*Required work*.
[A] According to the recruiting article, what percentage of HR executives in the KPMG study recognized the need for workforce transformation?
[B] Please continue the article on recruiting and future skill sets from its final sentence, in the same voice.

*Document extract*.
┄┄┄┄┄┄

Recruiting’s Role in Futurizing Your Firm’s Skill Sets Must Begin Today

Note: This “think piece” is designed to stimulate your thinking about the strategic role of recruiting

Your firm’s future skill sets needs are increasing dramatically. By not adding future skills every day through every new hire, you are reducing your company’s ability to be competitive and grow.

The importance of beginning to immediately build your organization’s future skill sets can’t be overstated. Here’s why.

First, the more rapid adoption of radical technologies like robotics, quantum computing, and machine learning will speed up the dramatic shift away from repetitive work and the more traditional skill sets associated with that type of work.

Next, the continuing huge talent supply and demand imbalance in these new technological areas. If a company delays acquiring these new skill sets before the competition becomes super intense, it may lose the opportunity to ever acquire enough of this scarce talent. Although, the primary issue for recruiting leaders isn’t that “the nature of work” is changing because nearly everyone agrees that it is. In fact, a recent KPMG study revealed that 70 percent of HR executives recognized the need for workforce transformation. Instead, the unsettled issue is “What is the best way for a firm to acquire these new future skill sets?”

┄┄┄┄┄┄

*Dataset extract*.
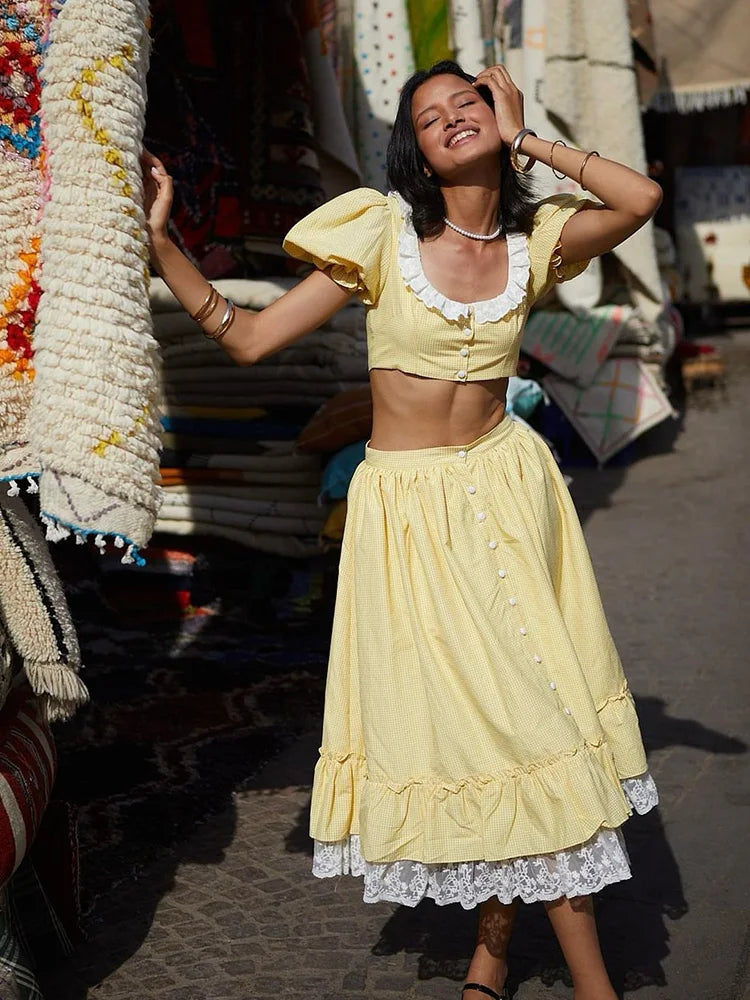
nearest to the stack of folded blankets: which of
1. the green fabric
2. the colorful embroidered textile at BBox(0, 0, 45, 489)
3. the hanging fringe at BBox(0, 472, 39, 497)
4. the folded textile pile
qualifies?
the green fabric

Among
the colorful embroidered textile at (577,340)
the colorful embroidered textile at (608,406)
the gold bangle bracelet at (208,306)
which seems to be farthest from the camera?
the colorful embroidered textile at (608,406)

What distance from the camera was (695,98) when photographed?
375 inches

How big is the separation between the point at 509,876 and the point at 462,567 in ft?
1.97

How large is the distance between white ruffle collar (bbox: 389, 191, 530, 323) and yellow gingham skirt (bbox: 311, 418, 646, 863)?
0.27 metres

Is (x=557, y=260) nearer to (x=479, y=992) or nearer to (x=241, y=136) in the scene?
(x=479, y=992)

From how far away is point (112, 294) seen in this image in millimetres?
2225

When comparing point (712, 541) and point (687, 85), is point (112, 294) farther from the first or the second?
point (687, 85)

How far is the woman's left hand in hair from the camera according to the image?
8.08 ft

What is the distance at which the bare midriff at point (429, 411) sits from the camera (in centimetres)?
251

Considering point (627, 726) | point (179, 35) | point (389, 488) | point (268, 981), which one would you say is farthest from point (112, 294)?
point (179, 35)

┄┄┄┄┄┄

*Written answers*.
[A] 70 percent

[B]
Recruiting Must Take the Lead in Building a Firm’s Future Skill Set

Many executives and HR leaders have assumed that these emerging future skills will be obtained through the traditional approaches of redeploying and retraining current employees. However, most of these future skills are so technical, mental, and difficult to learn that current employees won’t be able to acquire them. Retraining current employees will often be too risky, time consuming, and expensive … a fact that I highlighted in my previous article covering corporate skill pivots and how GM began its recent focus on recruiting future skills. The need for these skills may arrive more suddenly than most organizations have anticipated. Instead, the best option is to hire fully developed and experienced people who are already up to speed and to do that hiring before the talent competition becomes intense. In addition, acquire the talent prior to the time when these future skills are needed so that new hires have time to adjust to your firm’s culture.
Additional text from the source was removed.